* Selection:
* Begin *

Saddam Hussein’s Iraqi armed forces had invaded the tiny emirate of Kuwait on the 2nd of August 1990. Within 48 hours, he had brought the oil-rich sheikhdom brutally under his control. The border disputes and political rivalries between the two neighbours had a long and tortured history. But for Bush, the invasion of Kuwait was a stark and simple issue of lawless aggression. He reminded Congress in his State of the Union address: “Saddam Hussein’s unprovoked invasion, his ruthless, systematic rape of a peaceful neighbour, violated everything the community of nations holds dear. The world has said this aggression would not stand, and it will not stand. Together we’ve resisted the trap of appeasement, cynicism and isolation that gives temptation to tyrants.”
Of course, the thing that gave temptation to this particular tyrant was a green light from the US ambassador to Kuwait, and from the State Department, and from the CIA, that it probably wouldn’t be too much trouble. And it would probably be sort of all right if Saddam Hussein evened the odds with Kuwait and annexed the country to which Iraq had always laid a territorial claim—Kuwait being a carve-out from Mesopotamia and the province of Basra.
That was why Bush had not only mobilised American power but had also more laboriously pressed for months to construct an international coalition built on the UN. It was a truly remarkable alliance: 28 countries from six continents, embracing traditional US allies such as Britain and Australia, more prickly partners like France, and even Saddam’s fellow Arabs in Egypt, Syria and Saudi Arabia. The end of the Cold War, he declared, had been a victory for all humanity. Most strikingly of all was the cooperation between the United States and the Soviet Union, despite Saddam being a long-time Moscow client. The tanks that Saddam drove were Russian, he flew Hind helicopters, and his armies and his soldiers paraded with AK-47s. Much as Syria and Egypt, the Middle East aspects of the Cold War get very much understated. But the Middle East is essentially a second front in the Cold War.

* End *

* Source material:
* Begin *

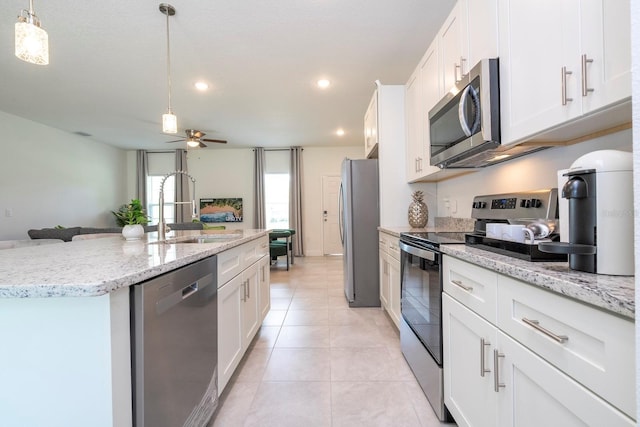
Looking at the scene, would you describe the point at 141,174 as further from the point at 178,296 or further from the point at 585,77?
the point at 585,77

* End *

* Exercises:
A – Could you rewrite the passage about Iraq's invasion of Kuwait between "Of course, the" and "province of Basra.", inclusive, putting "envoy" in place of "ambassador"?
B – Can you extend the passage about Iraq's invasion of Kuwait with new writing that follows on from its final sentence?

* Final answers:
A –
Of course, the thing that gave temptation to this particular tyrant was a green light from the US envoy to Kuwait, and from the State Department, and from the CIA, that it probably wouldn’t be too much trouble. And it would probably be sort of all right if Saddam Hussein evened the odds with Kuwait and annexed the country to which Iraq had always laid a territorial claim—Kuwait being a carve-out from Mesopotamia and the province of Basra.

B –
This rested on the now warm personal accord between Bush and Gorbachev and on the community of universal values that they had been professing since the Malta summit of December 1989. Bush went out of his way to praise this in his address to Congress. “Our relationship to the Soviet Union is important not only to us but to the world. If it is possible, I want to continue to build a lasting basis for US-Soviet cooperation for a more peaceful future for all mankind.” If it is possible.
Behind the grand clarities of that evening on Capitol Hill, the picture was more complex. Moscow’s recent violent crackdown in Lithuania cast a shadow over the gleaming rhetoric of freedom and independence. Bush was struggling to balance his principled assertion of democratic values within the USSR against his pragmatic need for Gorbachev’s cooperation in the Gulf conflict and in building the new world order. Other tensions also contorted the simplicity of the evening. Public opinion in America clearly dreaded the prospect of war, fearing very heavy casualties. Would the post-Cold War nation be willing to “bear any burden,” as John F. Kennedy put it, for the sake of the new order?
Bush offered his answer. “Any cost in lives—any cost—is beyond our power to measure. But the cost of closing our eyes to aggression is beyond mankind’s power to imagine.” To reinforce that statement, he invoked lessons of history. “As Americans, we know that there are times when we must step forward to accept our responsibility to lead the world away from the dark chaos of dictators, towards the brighter promise of a better day. Almost 50 years ago, we began the long struggle against an aggressive totalitarianism. Now we face another defining hour for America and for the world.”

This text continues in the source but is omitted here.